OBSERVATIONAL DONUT 1: NO DANGER IN SACRILEGE ...
Dallas Mavericks coach Rick Carlisle said it without trying to be funny or ironic or controversial.
And Rick said it without flinching, too.
In classifying Dirk Nowitzki as a mid-range weapon, the coach offered his opinion on the three best in basketball history.
“Him, Bird, Jordan,’’ said Carlisle. The "Him,'' of course, being Dirk.
Carlisle also said of Nowitzki’s legendary efforts in the practice gym, "It's religion for him.’’
Now, both those could be construed as blasphemy. The religious reference, obviously. But putting "Him'' up there with Bird and Jordan, too.
But basketball people know it's OK to give your Sundays to the church and some other times to the gym. And faith-based folks who love the Mavs know that Dirk Nowitzki is indeed a blessing.
So no sacrilege here.
OBSERVATIONAL DONUT 2: CALDERON'S COOL ...

# # # # # # #

DIRECTIONS →
a) Who are all the people named in the Mavericks column?
b) Carry the Mavericks column on from its last line.
The listing that comes next has no connection to the Mavericks column.

DATA →
# # # # # # #

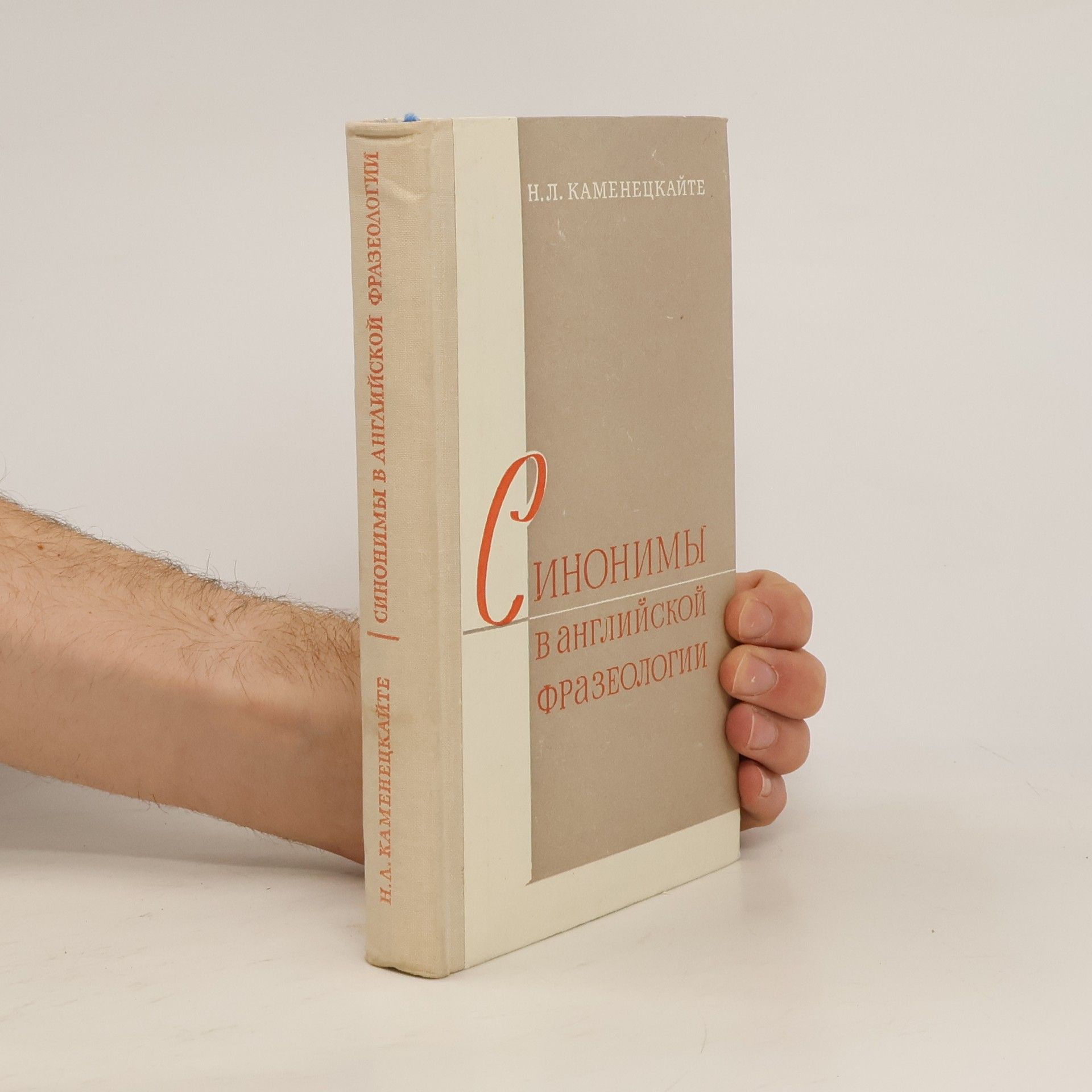 Н. Л. Каменецкайте Синонимы в английской фразеологии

# # # # # # #

TASK-BY-TASK RESULTS →
a) Rick Carlisle, Dirk Nowitzki, Bird, Jordan, Calderon

b)
Jose Calderon started the year 1-of-15 from the floor. Anyone who thought, "Aw, don't worry about it'' was off-base because 1-of-15 is ... well, worrisome.
But in Tuesday's win over the Wizards the new PG finished with 11 points (and four assists). Since that awful start through the first two games, Jose’s hit 25-of-50 shots (50 percent).
Oh, and since starting 1-of-8 behind the arc, he’s 20-of-35 (57.1 percent).
It was OK to worry then. Really, it was.
It's also OK to not worry anymore.
OBSERVATIONAL DONUT 3: EIGHT GAMES IN ...
After Game 8 a season ago, the Mavs were trudging along through a three-game losing streak. Oh, there was some early optimism because they'd averaged 108.4 points in the first five games (with O.J. absolutely playing at a high level). But slippage came quickly, and Dallas averaged only 91 during the losing streak.
Besides that, in eight games, the 2012-13 Mavs were getting almost doubled up on the offensive glass (15.3 to 8.4) and getting out-boarded by 5.1 per game.
This year? The offense has shown there may be hope for high-octane sustainability. The Mavs are managing to hold their own on the glass, having a positive rebounding margin. The issue of the defense is there, of course, but ...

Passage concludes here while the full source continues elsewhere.